The consummation of the acquisition of AboveNet by Zayo Group is subject to the receipt of required regulatory approvals as well as the satisfaction of other customary closing conditions as set forth in the merger agreement and discussed in AboveNet’s definitive proxy statement filed with the Securities and Exchange Commission on May 3, 2012. AboveNet continues to expect that the transaction will close in mid-2012.
AboveNet, Inc. is a leading provider of high bandwidth connectivity solutions for businesses and carriers. Its private optical network delivers key network and IP services in and among top U.S. and European markets. AboveNet’s network is widely used in demanding markets such as financial and legal services, media, health care, retail and government.
Based in Louisville, Colo., privately owned Zayo Group (www.zayo.com) is a national provider of fiber-based Bandwidth Infrastructure and network-neutral colocation and interconnection services. Zayo serves wireline and wireless carriers, data centers, Internet content and services companies, high bandwidth enterprises as well as federal, state and local government agencies.

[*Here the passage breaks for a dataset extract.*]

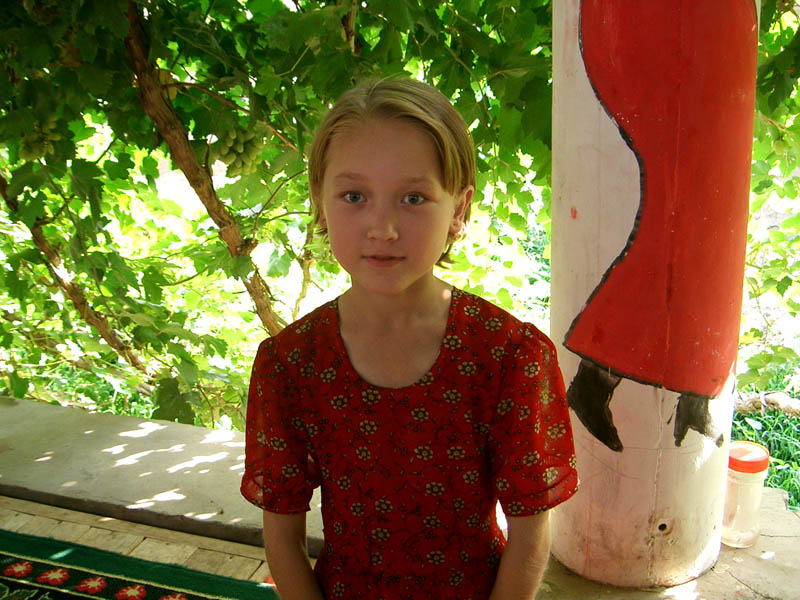 Gruppi etnici cinesi - Bambina di etnia Uiguri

Zayo provides these services over regional, metro and fiber-to-the-tower networks. Zayo’s network assets include approximately 45,700 route miles, covering 42 states plus Washington, D.C. Additionally, Zayo has approximately 5,400 buildings onnet, 440 Points-of-Presence (POPs), 2,300 cell towers on-net, and over 93,000 billable square feet of colocation space. In March 2012, Zayo announced its intent to acquire AboveNet, a leading provider of high bandwidth connectivity solutions. Zayo was recently been named one of the Denver-area’s Fastest Growing Private Companies by the Denver Business Journal.

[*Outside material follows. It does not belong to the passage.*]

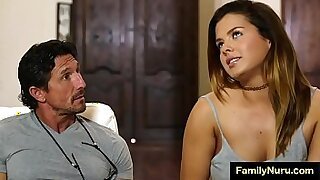 Daughter Maya likes to have fat Massages - Brazzers porno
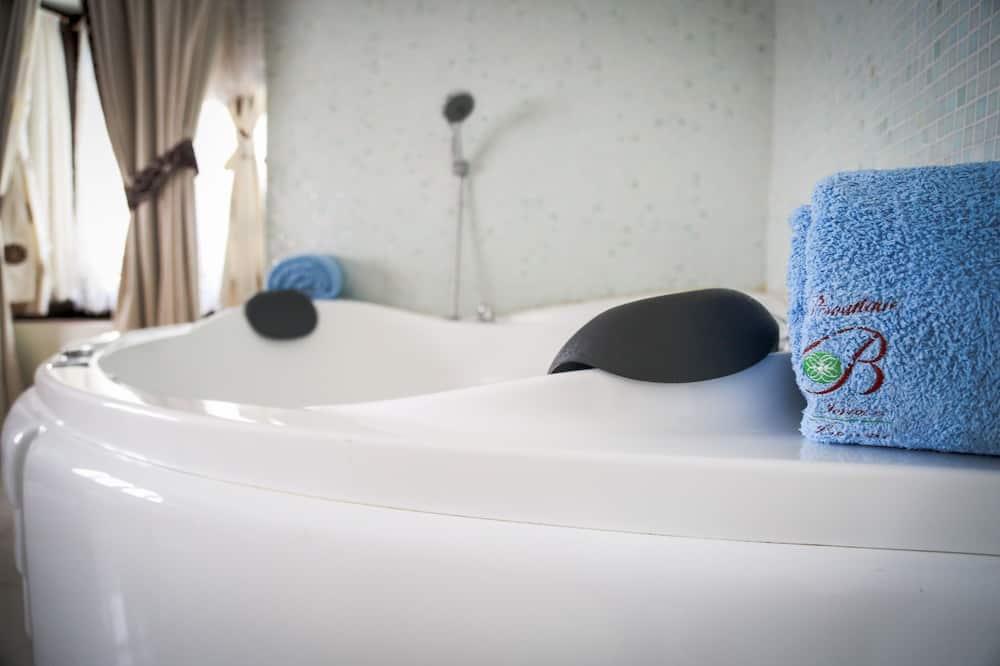 Honeymoon Suite, 1 King Bed, Hot Tub, Poolside - Private spa tub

Statements made in this press release that are not historical in nature constitute forward-looking statements within the meaning of the Safe Harbor Provisions of the Private Securities Litigation Reform Act of 1995. AboveNet cannot assure you that the future results expressed or implied by the forward-looking statements will be achieved. Such statements are based on the current expectations and beliefs of the management of AboveNet, Inc. and are subject to a number of risks and uncertainties that could cause actual results to differ materially from the future results expressed or implied by such forward-looking statements. These risks and uncertainties include, but are not limited to, the occurrence of any event, change or other circumstances that could give rise to the termination of the merger agreement, the failure to satisfy the remaining conditions to completion of the merger, including receipt of regulatory approvals, industry competition, pricing and macro-economic conditions and AboveNet’s financial and operating prospects. AboveNet’s business could be materially adversely affected and the trading price of AboveNet’s common stock could decline if these risks and uncertainties develop into actual events. AboveNet cautions you not to place undue reliance on these forward-looking statements, which speak only as of their respective dates. AboveNet undertakes no obligation to publicly update or revise forward-looking statements to reflect events or circumstances after the date of this press release or to reflect the occurrence of unanticipated events. A more detailed discussion of factors that may affect AboveNet’s business and future financial results is included in AboveNet’s SEC filings, including, but not limited to, those described in “Risk Factors” and “Management’s Discussion and Analysis of Financial Condition and Results of Operations” in AboveNet’s Annual Report on Form 10-K for the year ended December 31, 2011 and subsequently filed Quarterly Report on Form 10-Q.